Jennifer Aniston opens up about difficult relationship with her mother

Jennifer Aniston has opened up about her difficult relationship with her late mother and how she fuelled her feelings into her latest movie Dumplin'.

When Jennifer Aniston signed up for Dumplin', she immediately picked up on the parallels between her complicated relationship with late mom Nancy Dow and her role in the upcoming Netflix movie.

"One of the reasons I really loved the mother-daughter aspect of it was because it was very similar in a way to what my mother, and our relationship, was," Aniston, 49, told The Sunday Telegraph in an interview published on Sunday, December 2.
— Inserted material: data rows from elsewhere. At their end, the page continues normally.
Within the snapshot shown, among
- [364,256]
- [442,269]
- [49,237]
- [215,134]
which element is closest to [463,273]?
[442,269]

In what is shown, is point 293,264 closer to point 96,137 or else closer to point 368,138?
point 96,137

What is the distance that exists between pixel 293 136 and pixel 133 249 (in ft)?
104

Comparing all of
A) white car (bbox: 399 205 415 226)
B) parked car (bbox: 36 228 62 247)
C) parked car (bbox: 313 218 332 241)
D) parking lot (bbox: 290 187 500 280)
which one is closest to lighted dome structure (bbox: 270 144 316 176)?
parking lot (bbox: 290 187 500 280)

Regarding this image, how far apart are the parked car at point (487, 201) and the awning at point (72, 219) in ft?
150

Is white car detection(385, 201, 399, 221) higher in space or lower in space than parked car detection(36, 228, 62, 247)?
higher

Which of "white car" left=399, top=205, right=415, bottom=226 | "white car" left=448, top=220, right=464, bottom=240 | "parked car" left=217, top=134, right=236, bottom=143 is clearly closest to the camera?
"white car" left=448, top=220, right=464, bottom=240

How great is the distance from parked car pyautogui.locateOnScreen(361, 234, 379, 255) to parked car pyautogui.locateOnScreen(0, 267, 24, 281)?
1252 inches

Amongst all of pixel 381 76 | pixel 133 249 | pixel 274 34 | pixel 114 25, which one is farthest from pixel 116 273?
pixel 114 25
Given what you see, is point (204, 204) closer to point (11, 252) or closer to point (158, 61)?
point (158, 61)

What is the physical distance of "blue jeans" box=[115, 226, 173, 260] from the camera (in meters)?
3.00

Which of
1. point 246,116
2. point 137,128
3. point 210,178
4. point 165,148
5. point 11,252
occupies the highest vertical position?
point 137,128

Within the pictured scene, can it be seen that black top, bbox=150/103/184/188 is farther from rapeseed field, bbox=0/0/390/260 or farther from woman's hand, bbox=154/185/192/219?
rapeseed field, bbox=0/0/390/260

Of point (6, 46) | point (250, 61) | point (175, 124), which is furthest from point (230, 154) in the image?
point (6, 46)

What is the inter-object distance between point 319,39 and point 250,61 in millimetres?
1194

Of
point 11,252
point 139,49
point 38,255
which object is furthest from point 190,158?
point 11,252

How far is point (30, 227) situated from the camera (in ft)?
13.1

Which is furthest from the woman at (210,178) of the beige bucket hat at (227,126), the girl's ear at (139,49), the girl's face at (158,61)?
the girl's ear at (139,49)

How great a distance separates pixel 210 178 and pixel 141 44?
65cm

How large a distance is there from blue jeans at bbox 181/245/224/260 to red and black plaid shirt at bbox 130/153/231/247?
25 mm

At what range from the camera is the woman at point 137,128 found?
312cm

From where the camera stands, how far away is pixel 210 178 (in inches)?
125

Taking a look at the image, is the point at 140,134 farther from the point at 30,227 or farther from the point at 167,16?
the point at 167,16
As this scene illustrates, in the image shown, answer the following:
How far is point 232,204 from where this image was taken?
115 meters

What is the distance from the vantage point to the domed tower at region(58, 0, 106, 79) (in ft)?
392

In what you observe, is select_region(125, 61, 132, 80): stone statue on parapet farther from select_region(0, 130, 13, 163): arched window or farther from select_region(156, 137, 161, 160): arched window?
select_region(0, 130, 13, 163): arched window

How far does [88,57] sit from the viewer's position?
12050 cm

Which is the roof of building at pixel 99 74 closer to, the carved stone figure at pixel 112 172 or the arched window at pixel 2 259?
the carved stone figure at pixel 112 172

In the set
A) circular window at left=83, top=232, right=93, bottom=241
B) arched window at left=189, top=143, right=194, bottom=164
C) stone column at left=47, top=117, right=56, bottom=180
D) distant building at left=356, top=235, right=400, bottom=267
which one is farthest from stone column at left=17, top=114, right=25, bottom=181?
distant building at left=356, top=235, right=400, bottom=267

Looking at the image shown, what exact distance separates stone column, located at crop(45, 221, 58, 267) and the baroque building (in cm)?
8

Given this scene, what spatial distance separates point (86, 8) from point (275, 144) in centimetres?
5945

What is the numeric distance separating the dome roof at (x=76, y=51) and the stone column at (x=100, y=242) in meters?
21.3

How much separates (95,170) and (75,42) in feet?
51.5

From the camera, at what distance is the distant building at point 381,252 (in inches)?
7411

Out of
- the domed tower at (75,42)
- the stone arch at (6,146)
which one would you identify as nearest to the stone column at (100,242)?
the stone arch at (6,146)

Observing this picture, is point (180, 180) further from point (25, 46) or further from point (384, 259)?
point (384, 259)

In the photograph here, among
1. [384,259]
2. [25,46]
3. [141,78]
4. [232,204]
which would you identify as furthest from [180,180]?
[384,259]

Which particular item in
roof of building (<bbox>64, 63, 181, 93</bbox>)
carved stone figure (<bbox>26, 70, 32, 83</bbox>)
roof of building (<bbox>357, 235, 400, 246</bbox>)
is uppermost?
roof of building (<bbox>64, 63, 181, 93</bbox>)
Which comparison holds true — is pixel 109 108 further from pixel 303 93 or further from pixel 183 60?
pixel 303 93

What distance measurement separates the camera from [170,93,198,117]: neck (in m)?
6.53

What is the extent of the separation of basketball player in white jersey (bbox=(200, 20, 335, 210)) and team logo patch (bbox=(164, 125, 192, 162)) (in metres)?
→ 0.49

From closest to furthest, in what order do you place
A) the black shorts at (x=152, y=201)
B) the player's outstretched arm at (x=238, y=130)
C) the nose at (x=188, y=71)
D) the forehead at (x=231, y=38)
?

'I did not come out the model child'

"She was a model and she was all about presentation and what she looked like and what I looked like," she continued. "I did not come out the model child she'd hoped for and it was something that really resonated with me, this little girl just wanting to be seen and wanting to be loved by a mom who was too occupied with things that didn't quite matter."

In Dumplin', the Friends alum plays a former pageant queen named Rosie Dickson whose plus-size daughter Willowdean (Danielle Macdonald) enters her beauty competition as a protest.

Nancy Aniston, Mother Of Jennifer Aniston.
Nancy Aniston, Mother Of Jennifer Aniston.

"This movie is so special because it is about stripping away those preconceived notions of beauty, trying to become individuals and not feeling that we have to live up to some unrealistic ideal that society is feeding up to us," Aniston told the British newspaper. "My idea of beauty is ... what makes you feel beautiful, and what makes me feel beautiful is the people around me, the life that I have. And maybe a good hair day."

'It takes a lot of therapy'

The actress has spoken out several times over the years about how her mom, Dow, was critical of her growing up. They also had a falling out after the Beverly Hillbillies alum penned her 1999 memoir, From Mother and Daughter to Friends, but later reconciled. Dow died at the age of 79 in May 2016.

"It takes a lot of therapy, but you do absolutely get over it," Aniston said about Dow's death and their complex relationship at a recent Hollywood Foreign Press Association event. "[Her behaviour] was her projection. It had nothing to do with me."